## Source extract
# # # #

I haven't tried this with .azw files, but from what I've learned, .prc, .mobi and .amz files are identical and the DRM method used is identical for all three formats. If one were truly concerned with losing the ability to read a purchased e-book some time in the future because of DRM, the removal process is pretty simple, at least the DRM that Amazon is currently using.


----------



## Ann in Arlington (Oct 27, 2008)

Please note that discussions of how to remove DRM or links or directions to sites that have DRM stripping scripts is not permitted on KindleBoards.

Thank you,

Ann
Moderator


----------



## Linjeakel (Mar 17, 2010)

ladeb said:


> So, can you archive an entire collection, or do you have to do it one book at a time?


If you're doing it from your Kindle, deleting the collection won't delete (archive) the books within that collection - you'd have to delete each book individually. A quicker way to do it would be to connect your Kindle via USB to your computer and go into the Kindle's 'documents' folder and manually delete the books there. You could select all the ones you want to archive and then delete them in one go. Be sure to do a manual sync before you start, backup any non Amazon books you might have in case you accidentally delete any of those, and also be sure to get all the files for each book you're deleting - most books have at least two files with the same names, but different extensions.

# # # #

## Task goal
Please extend the Kindle forum thread above, picking up right after its final sentence.

# # # #

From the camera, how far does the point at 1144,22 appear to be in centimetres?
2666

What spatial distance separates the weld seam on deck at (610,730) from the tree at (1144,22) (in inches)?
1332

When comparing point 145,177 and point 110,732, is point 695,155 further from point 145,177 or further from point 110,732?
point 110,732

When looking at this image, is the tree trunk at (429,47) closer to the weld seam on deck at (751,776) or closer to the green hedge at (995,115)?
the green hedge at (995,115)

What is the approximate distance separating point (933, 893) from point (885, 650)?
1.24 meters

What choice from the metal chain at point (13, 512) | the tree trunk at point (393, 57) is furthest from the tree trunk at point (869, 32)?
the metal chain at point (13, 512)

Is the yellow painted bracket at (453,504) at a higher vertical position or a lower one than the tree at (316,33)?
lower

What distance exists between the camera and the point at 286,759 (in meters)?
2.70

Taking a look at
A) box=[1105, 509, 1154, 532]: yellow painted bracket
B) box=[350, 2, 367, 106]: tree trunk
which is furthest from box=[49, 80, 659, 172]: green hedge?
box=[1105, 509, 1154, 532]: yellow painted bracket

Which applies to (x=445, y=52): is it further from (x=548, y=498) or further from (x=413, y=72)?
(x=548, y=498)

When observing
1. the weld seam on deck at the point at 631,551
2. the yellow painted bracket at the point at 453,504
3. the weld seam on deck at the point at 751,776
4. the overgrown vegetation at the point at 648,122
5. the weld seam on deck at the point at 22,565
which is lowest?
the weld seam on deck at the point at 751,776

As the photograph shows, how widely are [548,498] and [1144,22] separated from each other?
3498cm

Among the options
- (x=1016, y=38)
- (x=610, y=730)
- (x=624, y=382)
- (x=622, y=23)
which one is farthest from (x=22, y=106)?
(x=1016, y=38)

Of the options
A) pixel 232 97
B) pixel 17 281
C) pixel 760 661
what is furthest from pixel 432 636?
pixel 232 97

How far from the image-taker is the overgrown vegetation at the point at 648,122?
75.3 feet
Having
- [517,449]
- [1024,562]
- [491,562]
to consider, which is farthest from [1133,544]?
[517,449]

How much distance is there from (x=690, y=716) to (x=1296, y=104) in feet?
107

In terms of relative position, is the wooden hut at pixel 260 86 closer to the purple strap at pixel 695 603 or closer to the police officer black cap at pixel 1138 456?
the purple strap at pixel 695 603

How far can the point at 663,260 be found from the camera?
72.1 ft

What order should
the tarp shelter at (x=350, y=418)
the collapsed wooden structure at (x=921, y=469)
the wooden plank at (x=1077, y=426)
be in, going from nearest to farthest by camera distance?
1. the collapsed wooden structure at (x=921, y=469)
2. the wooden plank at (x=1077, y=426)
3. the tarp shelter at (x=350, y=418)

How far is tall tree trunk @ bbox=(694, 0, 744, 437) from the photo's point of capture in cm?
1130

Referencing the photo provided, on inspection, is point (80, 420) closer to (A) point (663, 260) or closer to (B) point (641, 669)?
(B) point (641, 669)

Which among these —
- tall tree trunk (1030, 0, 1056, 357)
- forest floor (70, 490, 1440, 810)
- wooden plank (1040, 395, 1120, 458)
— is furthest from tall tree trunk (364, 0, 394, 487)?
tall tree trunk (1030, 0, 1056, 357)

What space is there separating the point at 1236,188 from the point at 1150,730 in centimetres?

# # # #

## Output of the task
It's _easier_ to do it from the Kindle, but more time consuming if there are a lot of books involved.


----------



## MAGreen (Jan 5, 2009)

It's times like these that I love my K1! I just pop in an SD card and tranfer everything to it (I do this book by book as I get them so it doesn't bog down indexing them all) and I have a back up! I know this will only work for as long as this Kindle keeps working, but it's there.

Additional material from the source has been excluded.